What is being asked: Print the whole listing exactly as it appears, but skip the pictures.

Data segment:
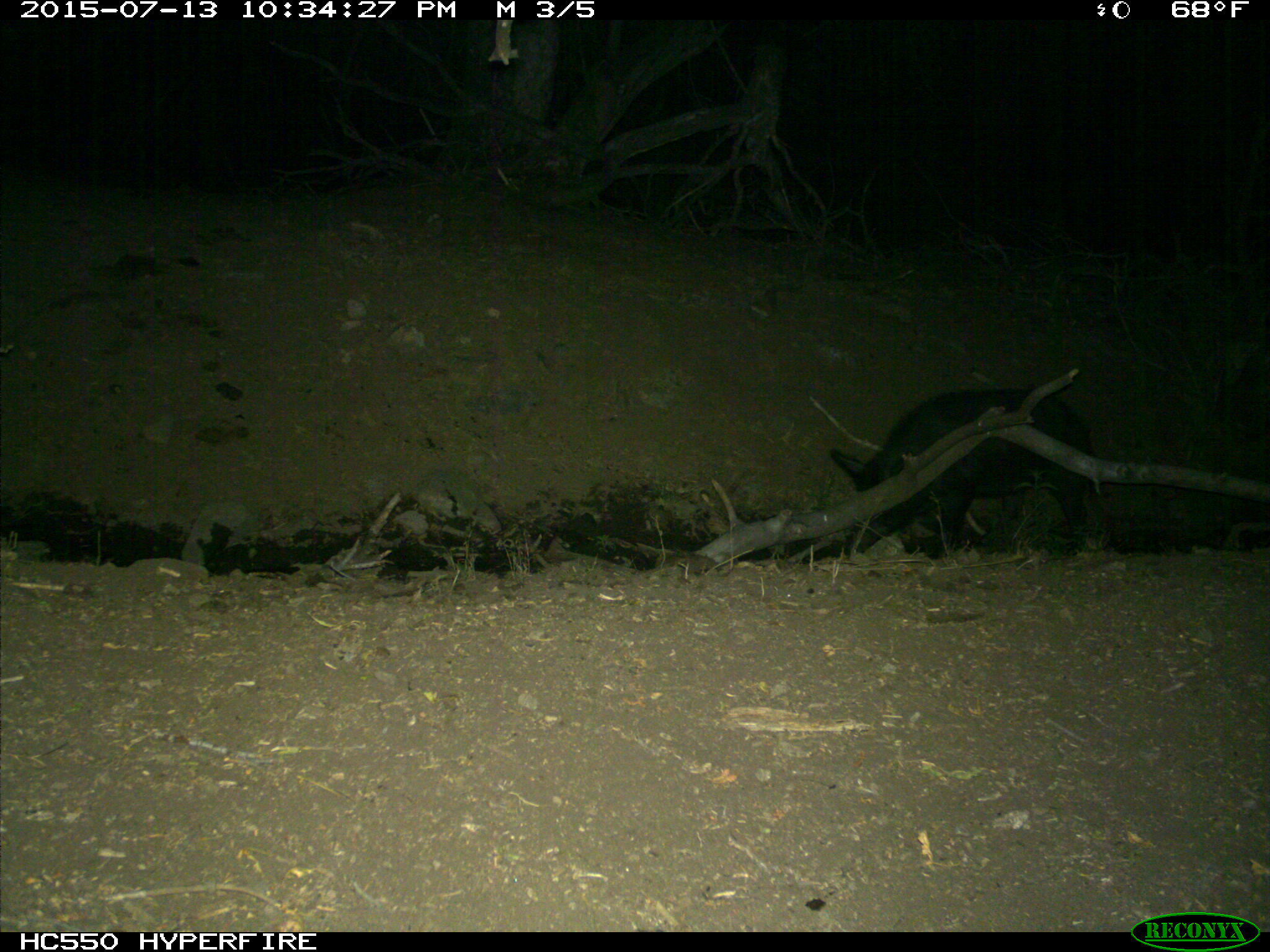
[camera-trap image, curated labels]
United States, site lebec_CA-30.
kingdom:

Result for this exercise:
[camera-trap image, curated labels]
United States, site lebec_CA-30.
kingdom:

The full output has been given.